Looking at Apple’s product lines, the Apple TV stands out as one that has seen little in the way of major features. The user interface has remained the same and the UI design was far from stellar when it was first introduced. From a hardware design perspective, there’s not much you can do with a black box. For the most part, it serves its purpose, which is to get lost in a home entertainment center or mounted behind a television. We’ve seen a continuing stream of new channels and small feature upgrades like being able to hide channels. Having spent extensive time using a Roku, Apple TV and now Amazon Fire TV, it’s clear that Apple cannot afford to ship a new model with nothing more than upgraded internals. This might not be the year we get a TV product from Apple that revolutionizes how we watch television, but they can significantly improve a current product. Here are five things I’d like to see in a new Apple TV.

4th gen Apple TV

  1. Siri: Apple has all of this great voice recognition software that many of us use every day on our iPhones. With the channel count expanding, it’s become incredibly cumbersome to navigate an Apple TV, ROKU or Amazon Fire TV. Roku has added universal search, letting you pinpoint which services you can use to find a program.

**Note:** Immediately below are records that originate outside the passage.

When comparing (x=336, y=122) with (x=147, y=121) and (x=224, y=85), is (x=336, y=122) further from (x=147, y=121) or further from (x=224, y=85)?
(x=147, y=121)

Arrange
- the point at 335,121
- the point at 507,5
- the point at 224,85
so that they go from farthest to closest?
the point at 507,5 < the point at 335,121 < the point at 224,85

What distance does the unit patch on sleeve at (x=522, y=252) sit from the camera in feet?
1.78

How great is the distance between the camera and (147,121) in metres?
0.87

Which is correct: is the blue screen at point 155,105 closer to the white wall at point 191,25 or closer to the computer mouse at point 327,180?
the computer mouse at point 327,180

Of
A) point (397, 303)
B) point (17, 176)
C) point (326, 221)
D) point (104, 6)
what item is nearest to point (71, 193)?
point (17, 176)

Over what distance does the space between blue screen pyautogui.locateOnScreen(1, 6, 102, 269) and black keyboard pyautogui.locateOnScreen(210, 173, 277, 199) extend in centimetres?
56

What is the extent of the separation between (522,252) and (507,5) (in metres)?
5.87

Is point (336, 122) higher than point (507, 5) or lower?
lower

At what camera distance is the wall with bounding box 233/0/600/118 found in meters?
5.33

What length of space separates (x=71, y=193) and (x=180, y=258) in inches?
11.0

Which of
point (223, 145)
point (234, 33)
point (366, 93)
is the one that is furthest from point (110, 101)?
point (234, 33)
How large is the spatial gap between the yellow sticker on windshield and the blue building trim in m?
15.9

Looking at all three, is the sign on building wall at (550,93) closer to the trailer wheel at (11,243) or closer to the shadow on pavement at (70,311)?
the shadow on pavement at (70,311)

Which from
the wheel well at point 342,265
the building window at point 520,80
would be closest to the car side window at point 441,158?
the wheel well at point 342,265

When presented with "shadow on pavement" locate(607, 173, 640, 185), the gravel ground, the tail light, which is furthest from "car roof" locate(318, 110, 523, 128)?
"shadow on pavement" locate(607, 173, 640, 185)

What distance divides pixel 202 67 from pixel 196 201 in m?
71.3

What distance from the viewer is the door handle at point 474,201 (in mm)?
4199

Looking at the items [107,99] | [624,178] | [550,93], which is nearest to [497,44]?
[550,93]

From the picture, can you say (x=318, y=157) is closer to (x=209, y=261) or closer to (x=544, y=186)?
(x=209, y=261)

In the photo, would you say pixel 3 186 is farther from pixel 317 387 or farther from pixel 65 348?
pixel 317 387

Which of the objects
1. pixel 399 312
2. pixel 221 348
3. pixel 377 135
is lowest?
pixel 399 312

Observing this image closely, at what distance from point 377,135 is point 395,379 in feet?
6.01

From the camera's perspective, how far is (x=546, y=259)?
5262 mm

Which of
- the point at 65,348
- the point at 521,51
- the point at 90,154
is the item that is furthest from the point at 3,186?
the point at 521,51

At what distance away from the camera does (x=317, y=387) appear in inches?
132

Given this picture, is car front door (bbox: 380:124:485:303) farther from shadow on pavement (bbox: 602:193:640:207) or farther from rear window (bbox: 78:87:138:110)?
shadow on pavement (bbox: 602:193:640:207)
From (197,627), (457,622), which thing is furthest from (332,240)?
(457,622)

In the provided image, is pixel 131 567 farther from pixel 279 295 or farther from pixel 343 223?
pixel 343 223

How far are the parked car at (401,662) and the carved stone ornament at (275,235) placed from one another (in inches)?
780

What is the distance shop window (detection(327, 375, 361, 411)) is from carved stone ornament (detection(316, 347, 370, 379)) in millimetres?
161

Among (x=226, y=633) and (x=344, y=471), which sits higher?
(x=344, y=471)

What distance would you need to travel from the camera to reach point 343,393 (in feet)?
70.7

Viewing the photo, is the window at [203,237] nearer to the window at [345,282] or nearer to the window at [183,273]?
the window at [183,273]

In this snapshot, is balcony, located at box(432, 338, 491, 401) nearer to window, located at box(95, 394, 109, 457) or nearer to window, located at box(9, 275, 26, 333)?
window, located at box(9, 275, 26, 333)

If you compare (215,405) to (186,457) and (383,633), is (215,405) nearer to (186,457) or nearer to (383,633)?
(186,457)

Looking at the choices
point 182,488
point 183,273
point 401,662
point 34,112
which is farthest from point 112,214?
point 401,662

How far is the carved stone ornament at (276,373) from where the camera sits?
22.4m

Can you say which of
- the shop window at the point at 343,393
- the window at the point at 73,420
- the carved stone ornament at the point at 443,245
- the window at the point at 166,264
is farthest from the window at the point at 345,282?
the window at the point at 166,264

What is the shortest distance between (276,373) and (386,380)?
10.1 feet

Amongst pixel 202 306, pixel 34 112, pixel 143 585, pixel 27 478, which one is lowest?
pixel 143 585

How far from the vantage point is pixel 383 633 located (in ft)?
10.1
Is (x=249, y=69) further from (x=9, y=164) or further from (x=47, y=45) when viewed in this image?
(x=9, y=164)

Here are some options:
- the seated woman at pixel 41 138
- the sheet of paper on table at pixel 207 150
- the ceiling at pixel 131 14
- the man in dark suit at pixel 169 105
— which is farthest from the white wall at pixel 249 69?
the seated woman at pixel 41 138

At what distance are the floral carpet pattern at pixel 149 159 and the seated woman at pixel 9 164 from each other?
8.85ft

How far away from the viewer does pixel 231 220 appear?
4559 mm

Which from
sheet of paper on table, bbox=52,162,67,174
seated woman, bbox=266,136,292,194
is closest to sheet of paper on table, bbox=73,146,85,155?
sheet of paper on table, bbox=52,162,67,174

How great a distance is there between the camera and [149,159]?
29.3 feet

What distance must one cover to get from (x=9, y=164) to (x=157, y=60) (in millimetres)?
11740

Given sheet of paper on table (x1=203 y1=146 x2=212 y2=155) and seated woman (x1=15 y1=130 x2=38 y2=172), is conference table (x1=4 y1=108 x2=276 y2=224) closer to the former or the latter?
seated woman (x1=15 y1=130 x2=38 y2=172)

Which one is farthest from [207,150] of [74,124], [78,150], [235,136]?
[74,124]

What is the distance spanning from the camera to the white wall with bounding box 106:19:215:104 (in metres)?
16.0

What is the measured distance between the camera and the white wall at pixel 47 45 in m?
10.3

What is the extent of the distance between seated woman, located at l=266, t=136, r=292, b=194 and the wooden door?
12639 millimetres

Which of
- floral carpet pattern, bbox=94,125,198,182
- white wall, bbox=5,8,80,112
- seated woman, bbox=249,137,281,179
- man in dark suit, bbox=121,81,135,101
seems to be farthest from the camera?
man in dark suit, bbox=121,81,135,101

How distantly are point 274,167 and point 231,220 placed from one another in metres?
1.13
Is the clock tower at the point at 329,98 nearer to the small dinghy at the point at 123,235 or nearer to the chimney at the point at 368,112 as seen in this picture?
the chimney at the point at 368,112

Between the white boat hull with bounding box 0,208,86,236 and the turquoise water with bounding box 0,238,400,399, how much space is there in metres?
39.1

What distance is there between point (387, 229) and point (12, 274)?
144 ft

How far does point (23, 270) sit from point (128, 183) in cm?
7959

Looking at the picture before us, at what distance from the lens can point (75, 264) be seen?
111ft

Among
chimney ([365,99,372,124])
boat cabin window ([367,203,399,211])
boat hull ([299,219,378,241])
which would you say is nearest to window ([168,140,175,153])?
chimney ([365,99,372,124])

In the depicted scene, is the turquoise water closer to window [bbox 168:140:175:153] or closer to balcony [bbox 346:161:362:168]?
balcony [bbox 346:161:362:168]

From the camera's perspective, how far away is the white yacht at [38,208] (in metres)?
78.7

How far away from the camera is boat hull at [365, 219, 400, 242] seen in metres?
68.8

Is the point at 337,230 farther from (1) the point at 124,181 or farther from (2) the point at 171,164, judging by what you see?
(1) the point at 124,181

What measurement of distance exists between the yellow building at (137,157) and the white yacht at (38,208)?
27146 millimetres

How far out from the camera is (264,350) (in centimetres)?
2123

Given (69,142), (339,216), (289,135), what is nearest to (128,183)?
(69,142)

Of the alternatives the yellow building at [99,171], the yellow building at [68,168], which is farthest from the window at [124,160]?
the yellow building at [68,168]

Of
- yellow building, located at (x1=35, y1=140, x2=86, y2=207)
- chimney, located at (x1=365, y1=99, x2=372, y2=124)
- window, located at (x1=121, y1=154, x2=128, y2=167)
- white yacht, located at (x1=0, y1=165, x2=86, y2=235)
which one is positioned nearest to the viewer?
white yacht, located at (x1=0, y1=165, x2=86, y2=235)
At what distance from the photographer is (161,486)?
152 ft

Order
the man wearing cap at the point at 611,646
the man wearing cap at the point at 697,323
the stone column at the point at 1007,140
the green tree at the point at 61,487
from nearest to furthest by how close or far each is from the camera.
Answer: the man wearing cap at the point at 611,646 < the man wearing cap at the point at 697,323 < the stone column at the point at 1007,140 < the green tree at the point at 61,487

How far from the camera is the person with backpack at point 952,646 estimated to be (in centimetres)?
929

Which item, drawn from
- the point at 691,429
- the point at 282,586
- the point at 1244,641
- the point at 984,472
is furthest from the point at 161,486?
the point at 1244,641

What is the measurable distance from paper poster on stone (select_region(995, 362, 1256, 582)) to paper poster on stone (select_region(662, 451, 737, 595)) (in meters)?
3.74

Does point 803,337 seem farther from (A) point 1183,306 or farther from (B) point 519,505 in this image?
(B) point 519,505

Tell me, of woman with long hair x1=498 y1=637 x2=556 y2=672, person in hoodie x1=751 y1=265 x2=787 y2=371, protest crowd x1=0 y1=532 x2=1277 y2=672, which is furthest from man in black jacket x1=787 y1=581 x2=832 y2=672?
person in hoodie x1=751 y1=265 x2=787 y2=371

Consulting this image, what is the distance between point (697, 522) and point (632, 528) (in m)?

That works fairly well, but still requires you navigate a grid of letters to enter your search. Although it is limited to Amazon’s store, the voice search on the Amazon Fire TV is fast, easy to use and streamlines the process of finding and watching programs. As a heavy Amazon Prime user, voice search is not only a cool feature, it’s become one that I use each and every day. Amazon is expanding voice search to include Hulu, Crackle and Showtime. I suspect that at some point, Amazon will offer support for searching Netflix using voice search. I like what Amazon has done with implementation. Apple could go further by building it into the remote and iOS 8. Build in universal search and you solve one of the bigger problems facing Apple TV.
  2. Backlit remote: About that Apple TV remote. It’s small, comfortable and very tactile. It’s also impossible to see in the dark. Any serious home theater accessory needs to have a backlit remote. Regardless of how simple of a remote, it would benefit everyone to have a backlit Apple TV remote.
  3. App & Game Support: The Apple TV uses iOS. Apple’s App Store is brimming with iOS apps. Amazon has figured out that support apps increases the usefulness of their product and games add a fun factor for those who might not want to spend $400 on a next generation PS4 or Xbox One. Think about the quality of iOS games and put them on your big 60-inch TV. Sounds like a fun machine. Support for games has been rumored, so there’s a good chance this might happen. If they were to add support for third party apps, users could download apps like Plex to watch their library of movies. At this point, the Apple TV feels like the pre-App Store iPhone, an incredibly powerful machine that is handcuffed. Forget about how great this will be for users, what about developers? At $99 or even $149 (see #4), it’s relatively inexpensive, so adoption would be incredibly high. That would mean a lot of happy users and happy developers. Win, win.
  4. Game Controller Support: Even the casual gamer needs a serious controller. I’m not talking about the overpriced MFI controllers. Apple should build their own controller and package it. They don’t need to invent everything. They should build their own using the latest controllers from Microsoft and Sony as a model. Include it with the new, upgraded Apple TV and charge $149.
  5. Single Sign On For Channels: Take any of these 2014 streaming boxes and they have one thing in common, the setup sucks. You want the Disney XD channel? You have to grab a computer, visit an activation website, enter a code and enter login information for your cable account to confirm you have an active subscription. For a number of these new channels, the process is the same. What happened to the beauty of simplicity that was the calling card of Apple products. Evidently, that doesn’t apply to the Apple TV. Most, if not all of these channels are looking for the same information. Apple can easily have figure out a way to let you enter your cable provider login credentials and activate these channels. Every single manufacturer ignores this problem to the point where it has become acceptable. If they truly care about user experience on the Apple TV, this should be fixed.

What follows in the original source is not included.